Margot Robbie (from topless glory in Wolf of Wall Street and man, find me a more attractive woman than her.  Go ahead, I’ll wait) plays Sharon Tate.  We see her and new husband, Roman Polanski (post Rosemary’s Baby, pre anal raping underage girls) live above Rick’s house.  Sharon just goes about her usual routines: Hollywood parties, getting pregnant, even seeing herself on screen by going to a theater.  I daresay that she’s under-utilized as again, the main focus is on DiCaprio and Pitt.  But we do see Manson and his crew on more than one occasion.  In fact, Booth runs into one of his crew several times trying to hitchhike rides throughout LA.  Which eventually leads Pitt to the pit of the Manson’s vipers; including a hell of a scene with Bruce Dern, another Tarantino favorite.  Speaking of the Tarantino favorites, you see all of the usual suspects: Michael Madsen, Kurt Russell, Zoe Bell.  Unfortunately, no SLJ or Steve Buscemi.  But let’s give credit where credit is due.  Lena Dunham is in this and A) isn’t annoying and more importantly, B) keeps her clothes on.
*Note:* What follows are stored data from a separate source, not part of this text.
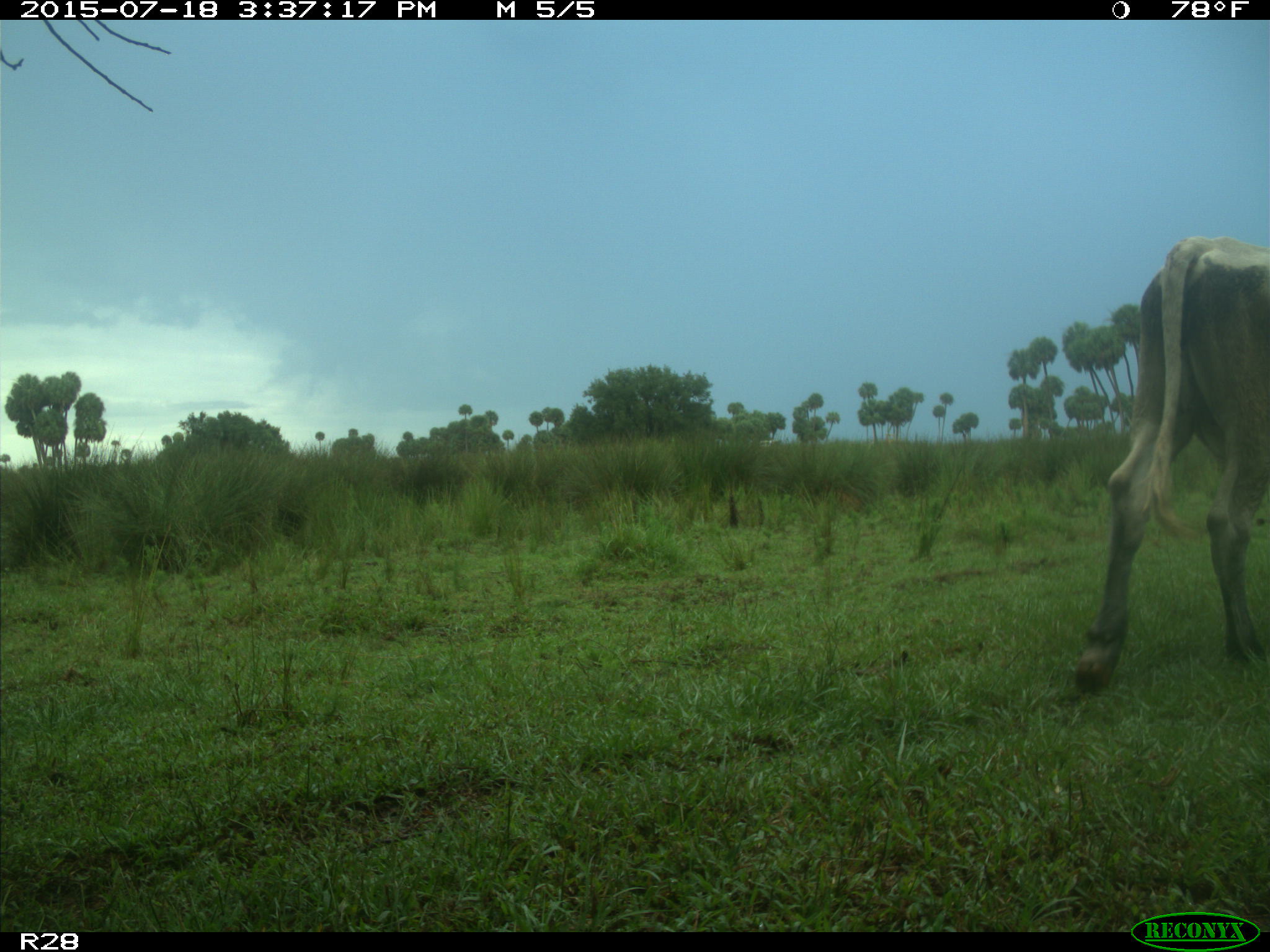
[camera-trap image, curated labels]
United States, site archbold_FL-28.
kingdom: Animalia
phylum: Chordata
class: Mammalia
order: Artiodactyla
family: Bovidae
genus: Bos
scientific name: Bos taurus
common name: domestic cow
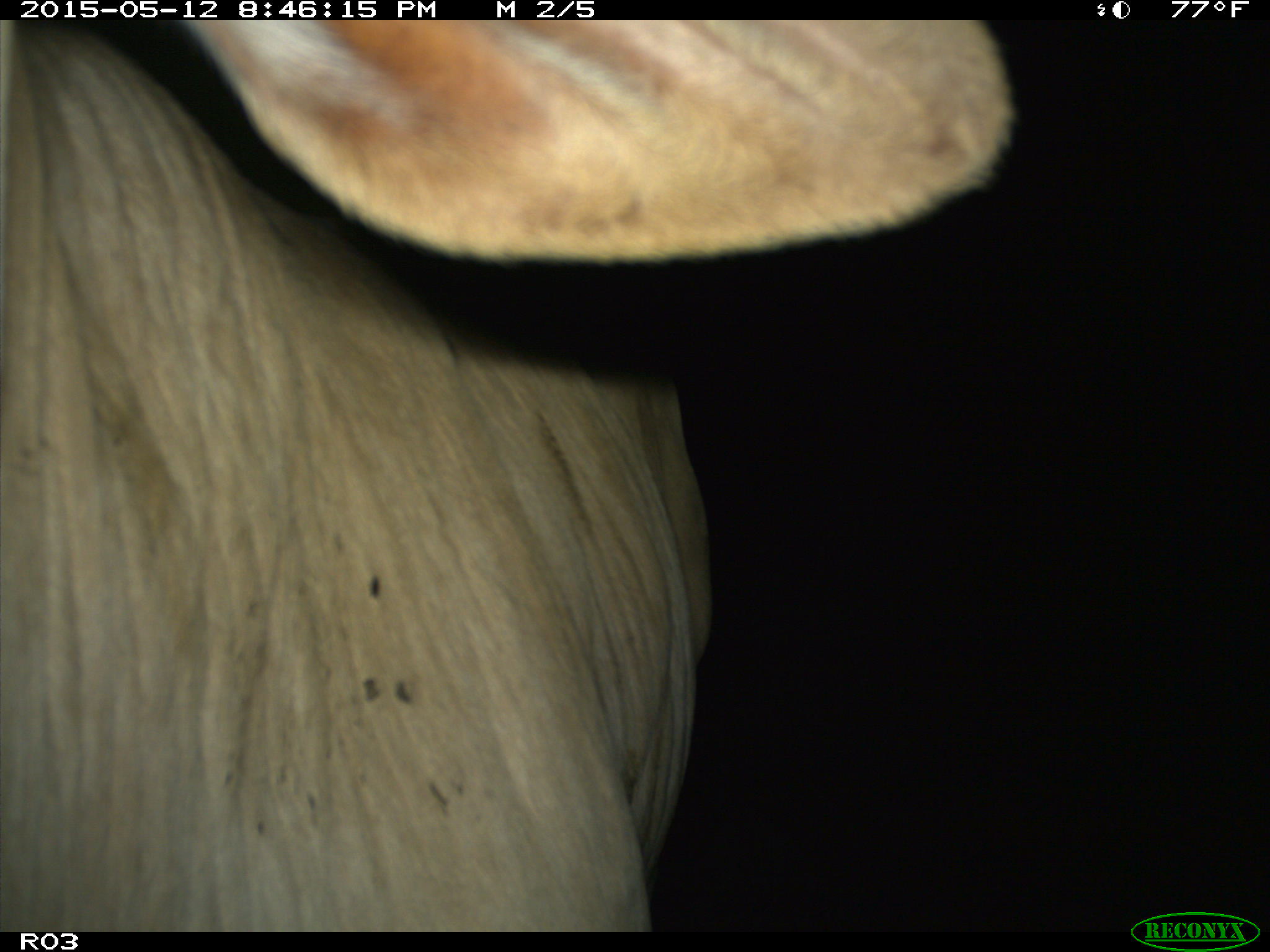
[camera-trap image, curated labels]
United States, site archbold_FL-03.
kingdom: Animalia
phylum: Chordata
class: Mammalia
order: Artiodactyla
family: Bovidae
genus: Bos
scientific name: Bos taurus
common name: domestic cow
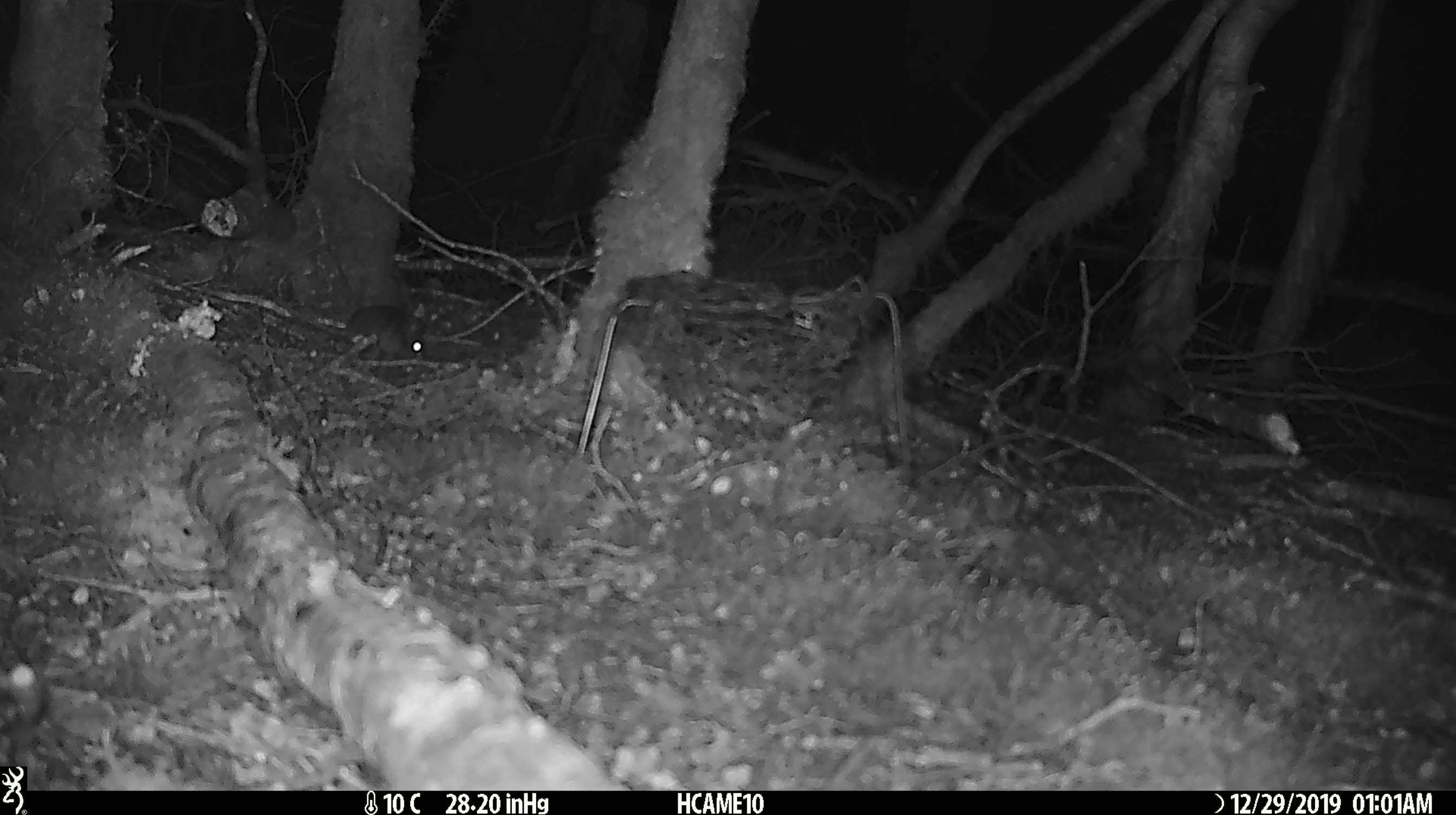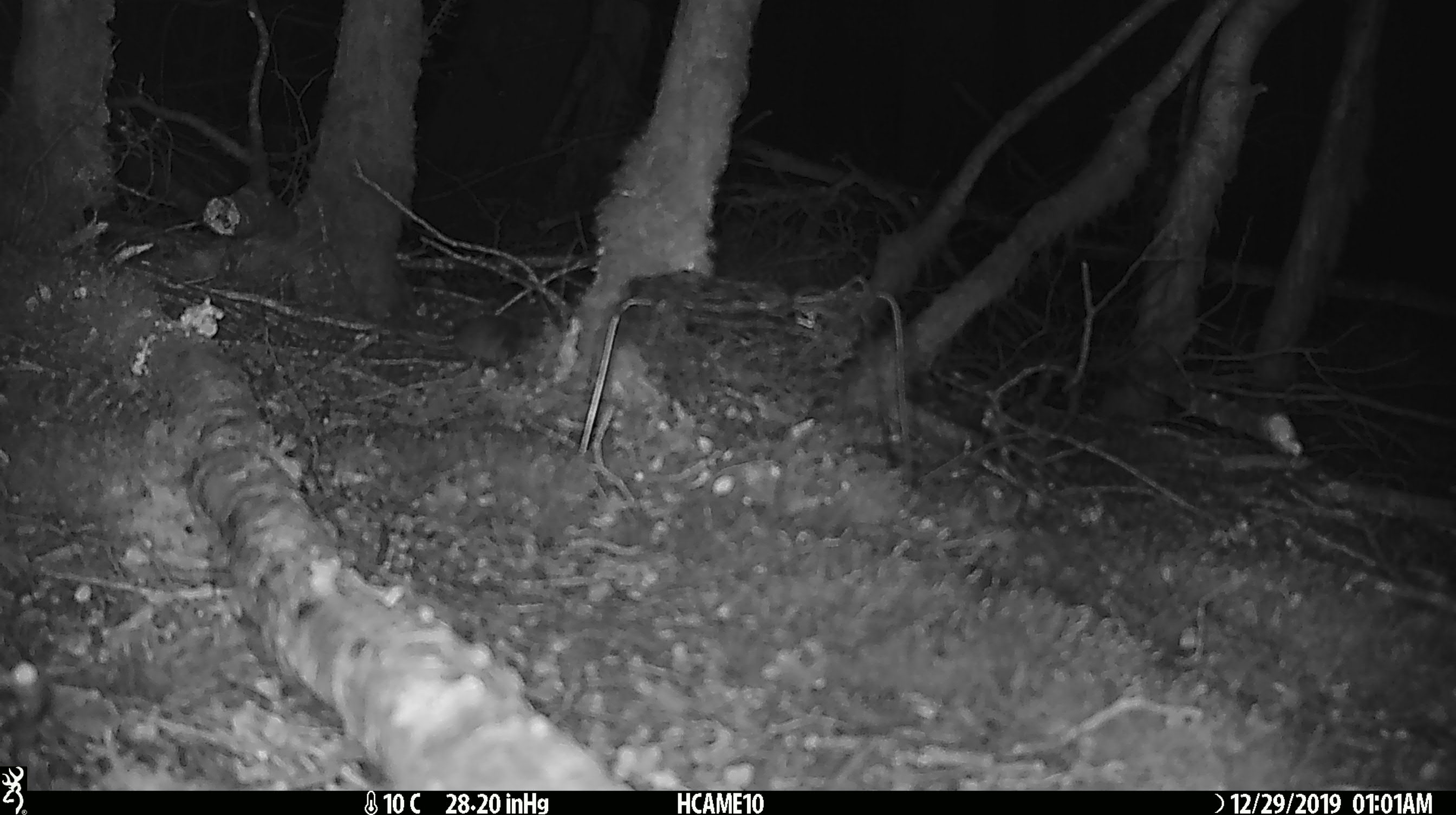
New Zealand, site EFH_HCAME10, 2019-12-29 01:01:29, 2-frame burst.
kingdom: Animalia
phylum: Chordata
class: Mammalia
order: Rodentia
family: Muridae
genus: Mus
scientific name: Mus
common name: mouse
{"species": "mouse (Mus)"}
But I’ll go on a limb and say watching Dalton’s decent into possible Hollywood oblivion or purgatory is where the real joy is.  Wait till you see him break down when he forgets his lines due to getting rip roaring drunk the previous night.  Or when he has a heartfelt moment with his young co-star, Trudi (Julia Butters) where they share stories of the novels they’re currently reading.  There has been a ton of complaints saying that this is a whole lot of nothing regarding the eventual confrontation with the Manson crew and little payoff.  I disagree.  As I said, once you realize about 1/3 or 1/2 of the way through the film that this isn’t a regurgitation of the Manson murders, you’ll appreciate that Tarantino didn’t go down that road.  You can’t believe he’s bluffing by NOT giving the crowd what they want and I truly enjoyed the chance he took.  The ending is certainly unique and enjoyable with a hell of a callback.  Is this your typical, dialogue heavy Tarantino jaunt?  It is not.  Is it your typical Tarantino violent-riddled gorefest?  Not until the end.  Are you going to enjoy this?  I think so and especially if you’re not a Tarantino fan (kill yourself), it may be the film that may hook you back in because of the choices he did and didn’t take.  And I’ll go on a limb and say Pitt gets a nomination for best supporting actor.

The only knock on this film, not enough N words like I’m used to with his films.  I’M JUST KIDDING.  I enjoyed it and give it a 7 out of 10.  Where does it rank in the Tarantino pantheon?  I’m not sure yet; I need to see it again but I know it’s going above Jackie Brown, Death Proof, and Inglorious Basterds for sure.